The Biota-Sediment Concentration Factor (BSAF) was calculated for each species at each site. The BSAFs are calculated using the equation:

BSAF = (Ct/L)/(Cs/TOC)

Where:

Ct = tissue contaminant concentration (µg/g tissue)

L = tissue lipid concentration (g/g tissue)

Cs = sediment contaminant concentration (µg/g sediment)

TOC = total organic carbon of sediment (g carbon/g sediment)


Figure 2. Lipid-normalised PCB concentration data for each of the test species, showing uptake (μg g-1 lipid) after 28 days exposure.

Since the organic carbon content of the sediments was not measured, a constant value of 1% was used in the calculation of BSAFs. The results are presented in Figure 3. These indicate that the highest BSAF occurred at Site 1 with Arenicola, with a value of almost 60. Sites 2 and 3 for this species were both above 10. For the other test species (excluding shrimp) BSAF values were between 2 and 6.

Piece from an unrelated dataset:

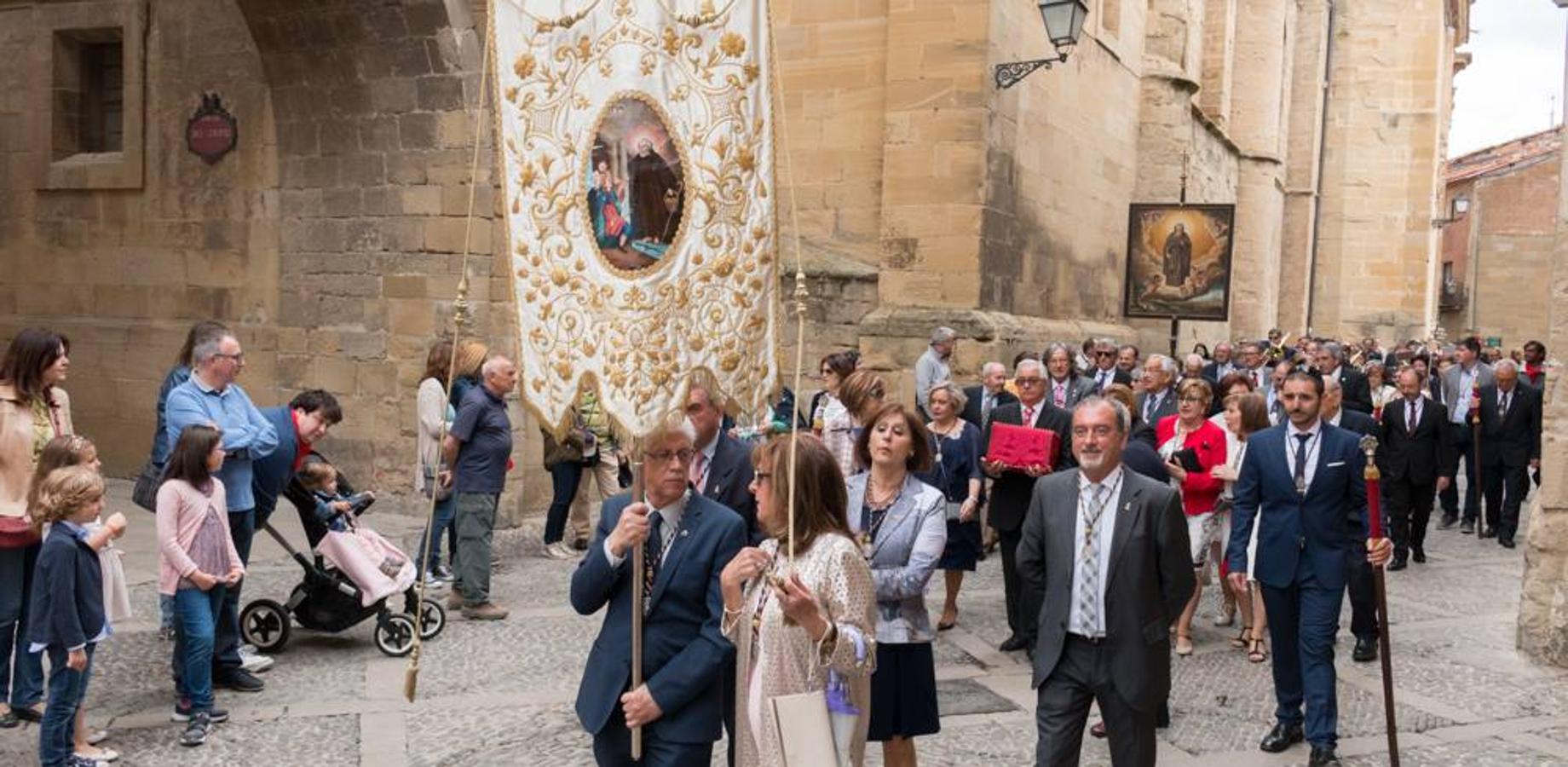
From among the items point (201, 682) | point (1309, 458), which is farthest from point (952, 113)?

Figure 3. PCB Biota-Sediment Accumulation Factors (BSAFs) for each of the test species and sediments.

DISCUSSION

Hydrophobic organic contaminants can accumulate in benthic organisms either from the aqueous phase or via the diet. The higher the octanol-water partition coefficient (Kow) the greater the partitioning of the chemical to sediment and hence the more important the sediment ingestion exposure route becomes relative to exposure to interstitial water or overlying water (Lamoureux and Brownawell, 1999). Sediment ingestion has been shown to be a significant or primary route of uptake to several species of deposit feeding organisms exposed to hydrophobic organic contaminants with log Kow values ≥5.5 (Fowler et al., 1978). Bioaccumulation of non-essential xenobiotics is of concern both for its possible effect on the organism and for the contamination of higher trophic levels, including humans, that may occur.

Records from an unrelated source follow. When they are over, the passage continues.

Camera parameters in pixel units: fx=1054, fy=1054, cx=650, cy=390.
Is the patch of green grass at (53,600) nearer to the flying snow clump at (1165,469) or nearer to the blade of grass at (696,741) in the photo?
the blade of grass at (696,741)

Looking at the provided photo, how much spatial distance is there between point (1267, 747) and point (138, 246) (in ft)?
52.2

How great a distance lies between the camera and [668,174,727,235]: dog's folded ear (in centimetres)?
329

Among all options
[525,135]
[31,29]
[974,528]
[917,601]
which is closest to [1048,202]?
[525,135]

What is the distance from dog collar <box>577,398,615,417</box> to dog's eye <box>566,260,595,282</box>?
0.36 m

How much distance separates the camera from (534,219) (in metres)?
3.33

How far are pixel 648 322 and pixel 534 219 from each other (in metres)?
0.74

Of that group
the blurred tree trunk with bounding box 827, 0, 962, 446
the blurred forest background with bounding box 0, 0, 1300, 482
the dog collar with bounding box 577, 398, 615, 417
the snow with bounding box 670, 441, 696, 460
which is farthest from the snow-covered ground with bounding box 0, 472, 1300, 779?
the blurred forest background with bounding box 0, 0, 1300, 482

The purpose of Milestone 2b of this project was to develop procedures for assessment of bioaccumulation of contaminants from dredged material, as part of the wider aim to develop a risk assessment protocol for dredged material. This type of biological assessment, together with short-term acute and longer-term chronic whole sediment bioassays, is a necessary requirement within such a decision-making framework in order to ensure that a full evaluation of potential impacts of a contaminated sediment can be made. The results of bioaccumulation tests are used to predict the potential for uptake of dredged-material contaminants by organisms (Biddinger and Gloss, 1984; Kay, 1984). Much of the information on bioaccumulation in the literature is derived from studies with chlorinated pesticides, PCBs and other non-polar, persistent organics, some of which accumulate to high levels in organisms (Spacie et al, 1995). Because of this emphasis, the process of bioaccumulation has often been considered important only for relatively non-toxic, poorly metabolised substances. However, it must be borne in mind that in actual fact, bioaccumulation is a pre-cursor to all chemical toxicity; without some degree of accumulation, toxic effects resulting from interactions at target site(s) cannot take place.